**Assignment:**
Among the entries below, one line contains "common name: coyote" and another contains "scientific name: Loxodonta africana". Transcribe those two lines and every line between them, exactly.

··· Material shown ···

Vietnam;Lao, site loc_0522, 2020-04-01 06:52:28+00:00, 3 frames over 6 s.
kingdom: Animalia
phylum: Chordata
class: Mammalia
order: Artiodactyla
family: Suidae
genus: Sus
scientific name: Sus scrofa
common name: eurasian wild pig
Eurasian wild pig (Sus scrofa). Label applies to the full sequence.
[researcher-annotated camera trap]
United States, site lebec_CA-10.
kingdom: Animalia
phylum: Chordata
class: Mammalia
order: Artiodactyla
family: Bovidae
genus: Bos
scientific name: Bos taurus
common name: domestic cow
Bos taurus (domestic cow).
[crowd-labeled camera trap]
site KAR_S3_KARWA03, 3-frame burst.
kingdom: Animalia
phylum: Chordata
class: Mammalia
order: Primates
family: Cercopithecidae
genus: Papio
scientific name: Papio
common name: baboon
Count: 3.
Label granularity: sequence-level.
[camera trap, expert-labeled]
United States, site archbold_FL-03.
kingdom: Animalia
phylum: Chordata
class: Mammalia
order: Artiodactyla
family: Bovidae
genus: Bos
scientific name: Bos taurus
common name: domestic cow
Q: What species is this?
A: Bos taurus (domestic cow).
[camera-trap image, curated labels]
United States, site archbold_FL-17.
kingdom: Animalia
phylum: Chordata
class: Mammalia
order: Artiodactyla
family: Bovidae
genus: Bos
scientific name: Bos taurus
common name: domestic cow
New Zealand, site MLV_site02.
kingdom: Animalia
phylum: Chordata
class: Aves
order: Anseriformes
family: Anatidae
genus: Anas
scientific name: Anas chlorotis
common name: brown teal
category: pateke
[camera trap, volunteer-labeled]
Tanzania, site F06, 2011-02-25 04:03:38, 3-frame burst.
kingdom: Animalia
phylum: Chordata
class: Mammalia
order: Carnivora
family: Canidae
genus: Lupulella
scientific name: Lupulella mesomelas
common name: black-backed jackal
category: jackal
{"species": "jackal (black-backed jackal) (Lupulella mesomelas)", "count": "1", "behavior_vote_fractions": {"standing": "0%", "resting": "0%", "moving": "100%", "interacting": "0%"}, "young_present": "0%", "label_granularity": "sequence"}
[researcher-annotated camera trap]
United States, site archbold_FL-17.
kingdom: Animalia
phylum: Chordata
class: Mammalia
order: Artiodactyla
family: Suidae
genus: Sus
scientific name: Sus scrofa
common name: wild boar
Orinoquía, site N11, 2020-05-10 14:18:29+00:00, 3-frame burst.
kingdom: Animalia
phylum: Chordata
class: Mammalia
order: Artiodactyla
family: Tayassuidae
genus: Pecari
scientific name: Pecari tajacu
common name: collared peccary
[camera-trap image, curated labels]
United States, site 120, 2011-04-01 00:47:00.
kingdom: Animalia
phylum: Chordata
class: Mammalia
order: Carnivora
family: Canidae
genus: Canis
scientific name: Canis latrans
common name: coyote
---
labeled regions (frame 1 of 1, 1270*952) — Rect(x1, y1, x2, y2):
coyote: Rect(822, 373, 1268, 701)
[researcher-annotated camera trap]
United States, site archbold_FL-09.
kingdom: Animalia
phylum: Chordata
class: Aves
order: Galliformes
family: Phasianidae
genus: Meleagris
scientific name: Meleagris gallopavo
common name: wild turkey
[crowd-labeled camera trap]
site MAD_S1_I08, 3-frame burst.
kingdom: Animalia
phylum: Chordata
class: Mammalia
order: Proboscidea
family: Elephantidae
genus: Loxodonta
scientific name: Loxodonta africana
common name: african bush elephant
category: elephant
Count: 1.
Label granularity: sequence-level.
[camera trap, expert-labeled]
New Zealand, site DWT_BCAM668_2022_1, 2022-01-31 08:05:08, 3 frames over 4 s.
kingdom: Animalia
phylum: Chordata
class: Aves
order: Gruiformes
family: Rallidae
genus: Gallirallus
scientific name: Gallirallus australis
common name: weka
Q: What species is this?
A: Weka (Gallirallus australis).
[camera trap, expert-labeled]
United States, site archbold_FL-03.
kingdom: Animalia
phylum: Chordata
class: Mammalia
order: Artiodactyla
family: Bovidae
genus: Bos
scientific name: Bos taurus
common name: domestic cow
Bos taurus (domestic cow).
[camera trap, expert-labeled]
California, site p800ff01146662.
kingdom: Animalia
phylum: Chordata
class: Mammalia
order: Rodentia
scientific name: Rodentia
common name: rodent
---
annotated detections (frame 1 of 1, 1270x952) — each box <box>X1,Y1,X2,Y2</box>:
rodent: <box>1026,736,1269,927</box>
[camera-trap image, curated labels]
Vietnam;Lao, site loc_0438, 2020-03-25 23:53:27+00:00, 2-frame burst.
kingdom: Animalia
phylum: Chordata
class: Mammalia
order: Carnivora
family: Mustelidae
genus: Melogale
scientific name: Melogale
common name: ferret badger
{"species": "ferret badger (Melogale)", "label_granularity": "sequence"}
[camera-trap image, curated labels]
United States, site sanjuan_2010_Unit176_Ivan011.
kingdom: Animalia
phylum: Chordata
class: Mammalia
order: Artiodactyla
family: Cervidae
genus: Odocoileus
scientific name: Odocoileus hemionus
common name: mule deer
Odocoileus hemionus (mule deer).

···

**Output of the exercise:**
common name: coyote
---
labeled regions (frame 1 of 1, 1270*952) — Rect(x1, y1, x2, y2):
coyote: Rect(822, 373, 1268, 701)
[researcher-annotated camera trap]
United States, site archbold_FL-09.
kingdom: Animalia
phylum: Chordata
class: Aves
order: Galliformes
family: Phasianidae
genus: Meleagris
scientific name: Meleagris gallopavo
common name: wild turkey
[crowd-labeled camera trap]
site MAD_S1_I08, 3-frame burst.
kingdom: Animalia
phylum: Chordata
class: Mammalia
order: Proboscidea
family: Elephantidae
genus: Loxodonta
scientific name: Loxodonta africana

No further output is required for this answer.